I fully agree with you about Orlando. There is no reason at all that Orlando should not be the 20th franchise, followed by NY2. But, the "DON" has now down graded Atlanta, and placed St. Louis on the radar, with the league looking for investors.
Um, yeah, they did; St. Louis Stars, 1967 (NPSL), 1968-77 (NASL). They never broke 10,000 in average attendance (several sources, including Dave Litterer's Soccer Archives, and Kenn Tommasch's (sp?) page), and were outdrawn by the Atlanta Chiefs/Apollos four out of the eight years both cities had teams. They were pacesetters for there time, though, as they used a predominantly American roster throughout their existence.
I would challenge Steve. And I'm sorry about that. Someone has it hidden on the NASL page on Wikipedia. Their team list needs to be redone to unstack all the moves. The Strikers are hidden as well.
- Minneasota - Atlanta - New York - Detroit St Louis, San Diego, Orlando, and San Antonio are risky but could all be a bit below avg (where avg = Houston)
The only city that MLS has taken seriously for expansion right now is NY2. And even that has more question marks than the Riddler's costume. Other than that, no other city - especially Orlando - has been taken seriously by the league, other than lip service by the Don. To suggest otherwise makes you a moron (hello SteveUSSF_ref8).
I'm sure at least part of the reason that St. Louis is on the Don's radar is because the midwest is lacking in rivalries. The Sporting ownership (OnGoal) has most likely discussed this with the Don as I know they would love to have a natural rival. I for one would love to see St. Louis get a team. I didn't like the previous plan for the stadium to be in Illinois. I think KC/St. Louis/Chicago would make a nice Midwestern rivalry much like the pacNW and I-95 rivalries.
i am pro san antonio, minneasota, and atlanta (because of location) but the don probably looks at a bunch of things like tv markets and wealth growth of city and registered soccer players. ill put it ahead of sacramento and san diego for sure.
TV Market - 37th, but completely untapped and shared only with one other pro team. Bleeds into Austin market which has no pro teams in any major sport. Columbus is 35th, for comparison. Wealth - San Antonio has one of the 100 wealthiest zip codes in the United States (and ahead of anything in Dallas, for perspective) http://wealth.mongabay.com/tables/100_income_zip_codes.html Growth of City - San Antonio-New Braunfels Metro is 25th in the country in metro population (1hr away the Austin-Round Rock-San Marcos metro is 35th) ... and the growth is 25+% for SA metro and 37+% for Austin Metro. Registered soccer players - no clue, looked for a while but couldn't find numbers.

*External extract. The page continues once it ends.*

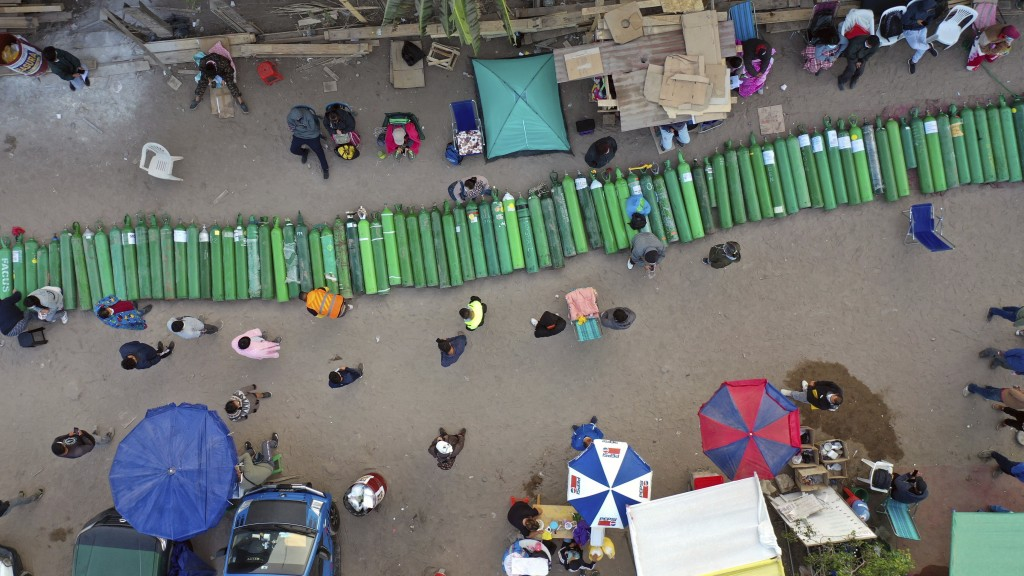 Dozens of empty oxygen cylinders lay across a dirt road, as people wait for a shop to open in order to refill their tanks in the Villa El Salvador nei...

Although it's from way back, San Antonio did terrible in the NASL averaging 4,412 and 4,794 in their 2 seasons. Again, it's now a different timeframe but I do not see San Antonio is viable in the least for MLS.
Their is alot of markets that failed in the old NASL that succeeded in the MLS. Los Angeles Wolves http://en.wikipedia.org/wiki/Los_Angeles_Wolves Houston Hurricane http://en.wikipedia.org/wiki/Houston_Hurricane
Equating anything from the NASL to today, is a fail. Also, San Antonio was on the cusp of the MLS but the political players changed right at the wrong time.
Saying things like "... is a fail" makes you sound like you listen to Rebecca Black and OMG all your kool friendz. I already SAID it's not the same timeframe, but what proof do you offer San Antonio would ever work and is even being considered? And, I l'll pass on your X-Files conspiracy theories about the "political players". San Antonio has failed each and every time with teams in the WFL, WLAF, USFL, Arena Football, CFL and IHL. Again, offer some proof as to why it would work there. I have no problems with a team going there but I don't see it being supported properly.
The Wolves? That was the 1960's and before the NASL was really even the NASL. has nothing to do with anything. Shit, Vanilla Fudge were still on the charts then! Also, the L.A. Aztecs flopped as did the California Surf. Those issues stemmed from poor ownership (Elton John? Really Aztecs?) and playing in cavernous baseball stadiums.